──────── TEXTE SOURCE

Meme cellule : Yifat Tomer-Yerushalmi détenue à la prison de Neve Tirza avec l’épouse du patron de l’Histadrout

C’est une scène surréaliste qui illustre la tourmente politique et judiciaire d’Israël : Yifat Tomer-Yerushalmi, ancienne procureure militaire en chef, partage désormais sa cellule à la prison de Neve Tirza avec Hila Bar David, l’épouse d’Arnon Bar David, président de l’Histadrout. Un choix voulu par le ministère de la Sécurité nationale, officiellement « pour des raisons de sécurité », mais que certains voient comme une mesure d’humiliation publique.

Selon les autorités pénitentiaires, le placement conjoint des deux femmes a été décidé après la tentative de suicide présumée de Yifat Tomer-Yerushalmi, survenue quelques jours plus tôt à la plage de Tel-Aviv. La direction du Service des prisons (IPS) a jugé nécessaire de la maintenir « sous surveillance rapprochée » — une formule qui dissimule mal les tensions politiques entourant cette affaire.

Le ministre de la Sécurité nationale, Itamar Ben Gvir, aurait personnellement donné des instructions pour que l’ancienne haute magistrate soit placée dans une cellule d’isolement « sous caméra continue », et en présence d’une codétenue choisie. Selon Channel 14, il s’agirait de Hila Bar David, arrêtée dans le cadre d’un dossier de corruption interne à l’Histadrout, et considérée comme « détenue sensible ».

Les autorités expliquent que cette cohabitation vise à « assurer la sécurité de chacune », évitant un isolement total après la crise psychologique de Tomer-Yerushalmi. Pourtant, plusieurs observateurs y voient une mise en scène politique. Un responsable de l’administration pénitentiaire, cité anonymement par C14, a reconnu : « L’ordre venait d’en haut. L’objectif est clair : qu’elle soit vue, qu’elle soit exposée. »

Ben Gvir a tenu à souligner « l’importance de préserver la vie humaine, tout en permettant la poursuite de l’enquête dans la transparence et la rigueur ». Derrière ces mots, un autre message se lit : celui d’un ministre déterminé à affirmer son autorité sur les institutions judiciaires. La rivalité entre le ministère de la Défense et celui de la Sécurité nationale s’était déjà accentuée après la démission forcée de Tomer-Yerushalmi, accusée d’avoir « couvert » certains officiers dans des affaires d’abus présumés à Gaza.

────────────────
──────── LIGNES DE DONNÉES

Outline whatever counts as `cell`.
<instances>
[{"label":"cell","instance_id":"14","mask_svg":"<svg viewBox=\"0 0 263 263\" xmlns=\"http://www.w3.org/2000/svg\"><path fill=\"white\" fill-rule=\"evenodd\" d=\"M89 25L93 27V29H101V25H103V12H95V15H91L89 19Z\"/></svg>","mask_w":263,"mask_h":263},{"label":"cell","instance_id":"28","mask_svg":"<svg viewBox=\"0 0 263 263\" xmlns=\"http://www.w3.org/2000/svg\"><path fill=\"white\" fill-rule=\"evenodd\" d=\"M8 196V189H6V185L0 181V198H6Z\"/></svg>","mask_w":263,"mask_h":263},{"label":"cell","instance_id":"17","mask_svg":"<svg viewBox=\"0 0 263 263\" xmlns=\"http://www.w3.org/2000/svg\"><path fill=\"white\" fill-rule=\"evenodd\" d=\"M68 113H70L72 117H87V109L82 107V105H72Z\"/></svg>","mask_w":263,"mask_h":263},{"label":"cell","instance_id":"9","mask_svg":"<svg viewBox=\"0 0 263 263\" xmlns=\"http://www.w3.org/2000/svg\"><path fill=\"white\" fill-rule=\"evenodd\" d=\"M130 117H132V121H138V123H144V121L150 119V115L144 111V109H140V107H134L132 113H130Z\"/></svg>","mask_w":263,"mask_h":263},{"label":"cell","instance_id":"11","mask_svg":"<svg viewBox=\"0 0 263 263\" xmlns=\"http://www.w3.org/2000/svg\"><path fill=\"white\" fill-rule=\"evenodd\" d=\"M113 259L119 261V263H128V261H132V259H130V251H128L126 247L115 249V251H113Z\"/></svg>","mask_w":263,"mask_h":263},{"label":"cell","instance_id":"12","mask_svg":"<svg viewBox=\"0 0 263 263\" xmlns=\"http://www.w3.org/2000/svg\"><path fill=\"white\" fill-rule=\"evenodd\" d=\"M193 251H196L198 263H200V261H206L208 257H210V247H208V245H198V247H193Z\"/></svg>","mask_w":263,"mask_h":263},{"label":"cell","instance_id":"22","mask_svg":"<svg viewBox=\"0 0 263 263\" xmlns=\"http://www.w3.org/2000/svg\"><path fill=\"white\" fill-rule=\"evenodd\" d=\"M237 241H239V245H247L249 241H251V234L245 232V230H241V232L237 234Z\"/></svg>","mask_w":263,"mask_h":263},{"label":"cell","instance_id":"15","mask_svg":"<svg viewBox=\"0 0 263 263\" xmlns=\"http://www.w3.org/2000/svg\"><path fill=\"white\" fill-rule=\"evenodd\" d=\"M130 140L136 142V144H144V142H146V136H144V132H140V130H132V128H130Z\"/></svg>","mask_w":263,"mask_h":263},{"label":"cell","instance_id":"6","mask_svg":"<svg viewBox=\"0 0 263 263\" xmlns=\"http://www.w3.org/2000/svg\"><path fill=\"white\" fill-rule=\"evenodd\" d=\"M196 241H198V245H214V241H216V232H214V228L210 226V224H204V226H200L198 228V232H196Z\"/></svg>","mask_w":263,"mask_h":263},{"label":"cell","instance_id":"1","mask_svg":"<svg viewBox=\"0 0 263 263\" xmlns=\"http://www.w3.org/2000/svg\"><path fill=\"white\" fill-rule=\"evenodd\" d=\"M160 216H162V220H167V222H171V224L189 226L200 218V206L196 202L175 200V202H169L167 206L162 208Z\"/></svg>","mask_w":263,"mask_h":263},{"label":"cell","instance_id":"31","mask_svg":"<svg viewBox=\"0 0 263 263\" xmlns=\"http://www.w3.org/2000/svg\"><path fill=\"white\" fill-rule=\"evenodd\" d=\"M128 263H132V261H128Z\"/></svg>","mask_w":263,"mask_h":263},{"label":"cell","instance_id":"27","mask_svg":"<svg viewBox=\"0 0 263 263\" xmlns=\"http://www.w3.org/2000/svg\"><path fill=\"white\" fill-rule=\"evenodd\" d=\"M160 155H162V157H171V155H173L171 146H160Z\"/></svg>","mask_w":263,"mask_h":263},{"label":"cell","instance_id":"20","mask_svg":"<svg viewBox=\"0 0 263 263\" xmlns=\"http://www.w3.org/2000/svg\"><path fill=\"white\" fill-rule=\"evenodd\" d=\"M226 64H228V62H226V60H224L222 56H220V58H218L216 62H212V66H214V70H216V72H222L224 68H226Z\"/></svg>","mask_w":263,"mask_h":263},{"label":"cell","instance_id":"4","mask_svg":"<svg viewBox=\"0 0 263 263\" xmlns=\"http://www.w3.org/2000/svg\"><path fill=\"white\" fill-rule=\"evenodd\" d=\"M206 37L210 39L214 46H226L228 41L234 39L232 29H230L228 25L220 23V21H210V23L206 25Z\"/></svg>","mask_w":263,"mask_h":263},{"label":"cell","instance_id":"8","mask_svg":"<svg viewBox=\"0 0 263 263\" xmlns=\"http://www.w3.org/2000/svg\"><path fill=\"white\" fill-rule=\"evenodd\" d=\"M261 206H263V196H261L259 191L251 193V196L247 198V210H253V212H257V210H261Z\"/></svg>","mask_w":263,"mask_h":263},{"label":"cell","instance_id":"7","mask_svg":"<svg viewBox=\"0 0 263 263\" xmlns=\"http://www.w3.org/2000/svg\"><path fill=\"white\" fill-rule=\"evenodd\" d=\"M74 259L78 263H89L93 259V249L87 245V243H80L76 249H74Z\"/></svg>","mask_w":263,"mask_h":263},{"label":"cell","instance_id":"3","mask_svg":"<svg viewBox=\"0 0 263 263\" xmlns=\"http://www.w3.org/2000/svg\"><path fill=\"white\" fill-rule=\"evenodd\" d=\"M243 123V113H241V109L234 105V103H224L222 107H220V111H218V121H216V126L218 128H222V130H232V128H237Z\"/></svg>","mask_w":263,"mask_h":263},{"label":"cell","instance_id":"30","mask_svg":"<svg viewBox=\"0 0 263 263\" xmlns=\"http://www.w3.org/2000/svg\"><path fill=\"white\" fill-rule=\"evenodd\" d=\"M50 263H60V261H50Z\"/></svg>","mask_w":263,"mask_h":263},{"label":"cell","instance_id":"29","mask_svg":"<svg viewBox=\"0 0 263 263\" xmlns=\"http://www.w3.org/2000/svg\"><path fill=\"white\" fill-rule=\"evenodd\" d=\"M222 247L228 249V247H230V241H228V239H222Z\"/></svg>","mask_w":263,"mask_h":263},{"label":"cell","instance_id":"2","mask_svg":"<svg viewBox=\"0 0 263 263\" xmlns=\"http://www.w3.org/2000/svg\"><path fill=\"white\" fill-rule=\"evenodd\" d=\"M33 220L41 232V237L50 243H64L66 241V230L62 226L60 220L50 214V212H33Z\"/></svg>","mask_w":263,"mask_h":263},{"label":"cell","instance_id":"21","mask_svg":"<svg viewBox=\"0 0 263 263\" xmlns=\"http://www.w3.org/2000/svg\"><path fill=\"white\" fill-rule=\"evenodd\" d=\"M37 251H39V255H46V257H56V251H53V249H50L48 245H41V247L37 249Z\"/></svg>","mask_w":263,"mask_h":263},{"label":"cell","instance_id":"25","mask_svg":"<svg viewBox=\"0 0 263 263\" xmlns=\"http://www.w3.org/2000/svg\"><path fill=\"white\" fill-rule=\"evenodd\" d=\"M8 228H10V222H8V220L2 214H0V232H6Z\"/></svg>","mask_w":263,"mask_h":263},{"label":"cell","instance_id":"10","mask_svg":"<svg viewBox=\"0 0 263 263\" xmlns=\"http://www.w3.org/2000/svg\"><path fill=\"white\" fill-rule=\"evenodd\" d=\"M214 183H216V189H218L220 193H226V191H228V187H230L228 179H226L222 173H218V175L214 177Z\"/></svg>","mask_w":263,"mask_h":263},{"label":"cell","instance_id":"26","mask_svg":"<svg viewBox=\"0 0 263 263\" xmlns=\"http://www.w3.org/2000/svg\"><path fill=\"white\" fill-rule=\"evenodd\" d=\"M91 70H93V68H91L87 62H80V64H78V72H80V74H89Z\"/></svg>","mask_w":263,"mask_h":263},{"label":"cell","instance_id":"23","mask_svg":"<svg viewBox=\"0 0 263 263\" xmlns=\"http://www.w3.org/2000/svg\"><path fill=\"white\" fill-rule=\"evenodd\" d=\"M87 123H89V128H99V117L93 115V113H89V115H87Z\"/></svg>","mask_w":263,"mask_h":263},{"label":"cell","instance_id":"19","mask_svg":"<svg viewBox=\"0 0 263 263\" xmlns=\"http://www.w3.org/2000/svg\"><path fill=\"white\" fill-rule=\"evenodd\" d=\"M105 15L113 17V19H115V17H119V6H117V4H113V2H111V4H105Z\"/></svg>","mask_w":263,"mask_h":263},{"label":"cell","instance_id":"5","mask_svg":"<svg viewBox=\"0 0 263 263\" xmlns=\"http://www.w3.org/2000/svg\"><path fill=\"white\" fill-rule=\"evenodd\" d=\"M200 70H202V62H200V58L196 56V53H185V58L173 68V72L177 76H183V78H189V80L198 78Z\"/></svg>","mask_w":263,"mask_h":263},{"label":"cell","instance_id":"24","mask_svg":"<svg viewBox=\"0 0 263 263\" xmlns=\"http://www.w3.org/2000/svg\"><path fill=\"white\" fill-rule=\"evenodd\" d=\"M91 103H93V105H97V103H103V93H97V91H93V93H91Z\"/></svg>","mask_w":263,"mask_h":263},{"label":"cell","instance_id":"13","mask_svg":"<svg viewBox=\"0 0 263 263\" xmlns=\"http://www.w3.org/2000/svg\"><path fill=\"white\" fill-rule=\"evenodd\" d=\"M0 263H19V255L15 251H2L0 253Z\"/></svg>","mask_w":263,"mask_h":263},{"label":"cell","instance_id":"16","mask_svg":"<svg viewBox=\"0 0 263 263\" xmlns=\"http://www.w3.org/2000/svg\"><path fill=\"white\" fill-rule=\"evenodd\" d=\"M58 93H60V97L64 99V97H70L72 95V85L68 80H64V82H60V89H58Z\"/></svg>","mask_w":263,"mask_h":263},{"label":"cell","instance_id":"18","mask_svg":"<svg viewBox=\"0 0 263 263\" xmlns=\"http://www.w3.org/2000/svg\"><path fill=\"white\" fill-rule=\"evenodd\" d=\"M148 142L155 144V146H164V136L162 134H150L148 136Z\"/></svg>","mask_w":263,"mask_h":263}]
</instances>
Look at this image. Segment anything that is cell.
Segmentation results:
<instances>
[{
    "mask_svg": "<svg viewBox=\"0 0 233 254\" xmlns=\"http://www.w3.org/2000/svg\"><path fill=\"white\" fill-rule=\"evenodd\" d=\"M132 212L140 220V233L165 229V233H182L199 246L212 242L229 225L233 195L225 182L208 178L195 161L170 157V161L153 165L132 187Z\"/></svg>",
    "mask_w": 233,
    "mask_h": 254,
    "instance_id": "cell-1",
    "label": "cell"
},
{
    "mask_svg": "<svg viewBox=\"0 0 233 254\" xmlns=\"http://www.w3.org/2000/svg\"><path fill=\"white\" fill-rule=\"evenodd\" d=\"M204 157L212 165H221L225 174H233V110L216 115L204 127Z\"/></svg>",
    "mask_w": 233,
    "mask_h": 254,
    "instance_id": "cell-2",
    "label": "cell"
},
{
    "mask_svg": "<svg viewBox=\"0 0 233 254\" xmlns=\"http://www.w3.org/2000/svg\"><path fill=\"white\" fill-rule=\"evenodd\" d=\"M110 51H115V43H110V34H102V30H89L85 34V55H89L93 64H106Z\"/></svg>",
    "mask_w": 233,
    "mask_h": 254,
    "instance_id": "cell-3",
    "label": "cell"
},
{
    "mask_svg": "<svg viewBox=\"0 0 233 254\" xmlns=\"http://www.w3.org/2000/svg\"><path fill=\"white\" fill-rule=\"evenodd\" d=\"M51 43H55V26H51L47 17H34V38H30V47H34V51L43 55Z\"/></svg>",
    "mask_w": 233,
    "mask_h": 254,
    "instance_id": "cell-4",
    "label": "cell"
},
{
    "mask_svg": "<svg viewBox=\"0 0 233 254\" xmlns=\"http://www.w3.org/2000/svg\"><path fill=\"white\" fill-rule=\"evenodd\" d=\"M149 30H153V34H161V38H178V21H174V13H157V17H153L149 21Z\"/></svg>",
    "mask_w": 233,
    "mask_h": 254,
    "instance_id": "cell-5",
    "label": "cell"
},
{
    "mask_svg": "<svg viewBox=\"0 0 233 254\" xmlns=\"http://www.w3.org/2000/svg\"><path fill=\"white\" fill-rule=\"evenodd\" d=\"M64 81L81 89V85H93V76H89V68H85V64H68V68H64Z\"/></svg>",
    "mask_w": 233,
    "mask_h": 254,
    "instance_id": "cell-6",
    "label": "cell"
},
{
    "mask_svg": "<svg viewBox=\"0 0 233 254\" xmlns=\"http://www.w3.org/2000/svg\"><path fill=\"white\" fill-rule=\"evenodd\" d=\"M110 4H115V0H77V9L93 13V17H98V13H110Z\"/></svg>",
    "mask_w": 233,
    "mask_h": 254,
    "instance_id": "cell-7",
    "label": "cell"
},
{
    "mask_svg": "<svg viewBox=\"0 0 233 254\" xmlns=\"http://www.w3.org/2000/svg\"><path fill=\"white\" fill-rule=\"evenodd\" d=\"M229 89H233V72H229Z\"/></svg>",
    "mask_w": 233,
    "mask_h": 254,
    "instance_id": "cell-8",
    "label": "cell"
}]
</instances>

────────────────

VOS CONSIGNES:
**a.** Extrayez du texte source le passage qui commence par « C’est une scène » et se poursuit jusqu'à « entourant cette affaire. ».
**b.** D'après le texte source, qui préside l'Histadrout ?
Appuyez-vous uniquement sur le texte source.

CORRIGÉ:
**a.**
C’est une scène surréaliste qui illustre la tourmente politique et judiciaire d’Israël : Yifat Tomer-Yerushalmi, ancienne procureure militaire en chef, partage désormais sa cellule à la prison de Neve Tirza avec Hila Bar David, l’épouse d’Arnon Bar David, président de l’Histadrout. Un choix voulu par le ministère de la Sécurité nationale, officiellement « pour des raisons de sécurité », mais que certains voient comme une mesure d’humiliation publique.

Selon les autorités pénitentiaires, le placement conjoint des deux femmes a été décidé après la tentative de suicide présumée de Yifat Tomer-Yerushalmi, survenue quelques jours plus tôt à la plage de Tel-Aviv. La direction du Service des prisons (IPS) a jugé nécessaire de la maintenir « sous surveillance rapprochée » — une formule qui dissimule mal les tensions politiques entourant cette affaire.

**b.** Arnon Bar David.